Optimizing bioethanol production from cassava peels through agitation timing variation in separate hydrolysis and co-fermentation

Background: This study assessed the effect of various agitation timings on bioethanol production from cassava peels (CP) using separate hydrolysis and co-fermentation (SHCF) technique. Methods: The milled CP was divided into three groups each of 20 g and subjected to two-stage hydrolysis carried out at 100 oC for 60 min and 50 minutes, respectively. Experimental layouts were Sample 1 (B1) [0 hours i.e., no shaking], Sample 2 (B2) [3 hours shaking with an electric shaker at 200 rev/min-1], and Sample 3 (B3) [6 hours shaking at 200 rev/min-1]. Fermentations were carried out at 30 oC for 72 days. Data were analyzed using descriptive statistics, one–way ANOVA, and New Duncan's multiple range test at P = 0.05. Results: The TSS and pH readings of the treatment groups before and after fermentation were: B1 – TSS (27.15 ± 0.15, 17.25 ± 0.07 oBx), pH (5.50 ± 0.00, 4.53 ± 0.04); B2 – TSS (27.32 ± 0.08, 14.78 ± 0.12 oBx), pH (5.50 ± 0.00, 4.74 ± 0.06); and B3 – TSS (27.17 ± 0.07, 10.24 ± 0.08 oBx), pH (5.50 ± 0.00, 4.77 ± 0.05) (P < 0.05). The mean fermentation efficiency (FE) and ethanol productivity (EP) were B1 (15.17 ± 0.07%, 0.122 ± 0.001 gL-1h-1), B2 (15.70 ± 0.18%, 0.126 ± 0.002 gL-1h-1), and B3 (18.80 ± 0.14%, 0.151 ± 0.001 gL- 1h-1) (P < 0.05). All treatment groups attained the maximum ethanol yields at 72 hours of fermentation (P < 0.05).

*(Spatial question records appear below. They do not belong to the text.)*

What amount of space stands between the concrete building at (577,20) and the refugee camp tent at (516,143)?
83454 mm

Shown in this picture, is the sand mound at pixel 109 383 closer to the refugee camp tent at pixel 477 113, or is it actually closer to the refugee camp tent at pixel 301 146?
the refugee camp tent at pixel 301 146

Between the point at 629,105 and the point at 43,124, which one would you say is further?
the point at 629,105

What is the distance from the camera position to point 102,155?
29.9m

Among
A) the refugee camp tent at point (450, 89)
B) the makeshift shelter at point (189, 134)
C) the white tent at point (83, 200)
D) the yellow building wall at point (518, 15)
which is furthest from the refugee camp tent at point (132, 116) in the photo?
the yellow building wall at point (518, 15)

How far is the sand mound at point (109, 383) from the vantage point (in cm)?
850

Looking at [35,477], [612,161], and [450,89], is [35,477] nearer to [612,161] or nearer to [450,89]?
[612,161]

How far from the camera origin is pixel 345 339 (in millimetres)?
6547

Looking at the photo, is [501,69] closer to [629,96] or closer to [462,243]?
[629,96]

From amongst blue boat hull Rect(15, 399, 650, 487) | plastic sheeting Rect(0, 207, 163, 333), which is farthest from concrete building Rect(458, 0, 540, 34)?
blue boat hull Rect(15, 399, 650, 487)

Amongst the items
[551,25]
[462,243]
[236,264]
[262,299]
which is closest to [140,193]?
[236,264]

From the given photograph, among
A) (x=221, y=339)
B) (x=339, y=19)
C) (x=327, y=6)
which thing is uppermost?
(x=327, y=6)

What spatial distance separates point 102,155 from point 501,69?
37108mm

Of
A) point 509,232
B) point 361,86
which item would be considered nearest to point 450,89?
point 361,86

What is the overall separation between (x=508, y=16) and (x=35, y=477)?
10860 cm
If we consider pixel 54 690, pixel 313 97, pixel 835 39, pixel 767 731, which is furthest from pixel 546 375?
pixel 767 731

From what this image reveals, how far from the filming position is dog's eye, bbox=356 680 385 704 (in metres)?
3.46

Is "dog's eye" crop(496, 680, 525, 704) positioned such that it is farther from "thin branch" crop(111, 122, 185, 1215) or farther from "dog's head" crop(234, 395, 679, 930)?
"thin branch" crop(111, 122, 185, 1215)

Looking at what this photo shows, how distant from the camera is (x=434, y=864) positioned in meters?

Agitation at 200 rev/min-1 for 6 hours gave the optimal FE (%), EP, and ethanol yield. Conclusion: The established condition improved the Bioethanol quality and yield of CP. Thus, optimizing bioethanol production from CP would help enhance sustainable biofuel production without affecting food security.